Paying your home loan EMI on time is an excellent way to build a re-payment track record. Banks love responsible borrowers and are often willing to negotiate on the interest rate if you have a great repayment history. Typically a three year track record of timely repayments could help you secure much lower than market rates on a home loan and if the time is right, you may want to consider switching your home loan. We invite you to use our Should I transfer my Home Loan? calculator to help you find out the exact costs and benefits.

Home Loan Apply

When applying for a Home Loan

Virtually every young family in India aspires to own a home. A home loan is a great way to part finance the dream home that you always wanted to own. Here are the top 6 factors to keep in mind before applying for a home loan:

1) Get your own credit report

Apply online at http://www.cibil.com/accesscredit.htm and follow the instruction given there to get a copy of your own credit report. Check your credit report thoroughly to spot errors. If need be, use our advisory services on CIBIL Report to get any errors corrected. Remember any errors in your credit report can reduce your chances of getting a good home loan offer. This report is likely to be accessed by the bank's credit department after you apply for the home loan for inputs on you credit history.

2) Finalise property first before you finalise and apply to your lender.

Lenders reserve their best rates for immediate disbursement customers and hence customers who have finalised property get the best possible home loan offers. Also if they have any issues with your property it will get highlighted before you incur too much effort and costs. Some lenders may not be comfortable with you buying a plot and self constructing on it. Some lenders will not fund under construction property unless the developer is pre-approved with them. A lot of lenders can have issues if the property you are buying is more than 15-20 years old.

3) Be prepared to lose out on the processing fee

Most companies charge a non refundable processing fee with the home loan application which will not be refunded even if you decide not to use the loan sanction. The lenders incur costs for sanctioning your loan and hence in most cases this is non refundable. If anybody is promising you that the processing fee cheque will not be put in without your prior approval or that the processing fee will be refunded if you do not accept the sanction the chances are that he is lying.

• _DATASET EXTRACT_:
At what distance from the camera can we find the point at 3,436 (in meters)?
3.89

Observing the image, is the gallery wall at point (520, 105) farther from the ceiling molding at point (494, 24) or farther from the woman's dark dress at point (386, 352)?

• _DIRECTIONS FOR THIS TASK_:
Can you write the next part of the home loan text, starting right after its final sentence? The listing plays no part in what you are asked to do.

• _TASK RESULT_:
4) Fixed rates are rarely fixed:

Understand the interest rates chargeable to you. The fixed costs quoted are normally fixed only for a period of 12 to 60 months and can be revised thereafter. Understand the rates chargeable to you by seeing our detailed home loan comparison table and then decide.

5) Make a provision for higher down payment :

Lenders carry out an independent valuation of the property being bought and they will fund around 80-85% of the valuation amount as determined by their valuers. These independent valuers normally are conservative and value the property (especially property bought on resale) much lower than what you might actually be paying for it. While you can ask for a second valuation (at your cost off course) you should be prepared to shell out the difference between the actual price being paid by you and the valuation made by the bank over and above the 15-20% downpayment required from you.

6) Let your Family inherit your home not your home loan

Make sure to review your insurance requirement when you take on a home loan. If you are underinsured make sure you buy a term policy (it is anyway cheaper than a so called loan cover policy) for the entire amount of loan so that the family can pay off the loan in the event of the borrowers death during the loan tenure. Also consider buying a critical illness rider that will pay off the loan in the event of the borrower suffering from critical illnesses such as Kidney failure, paralytic stroke, cancer, etc.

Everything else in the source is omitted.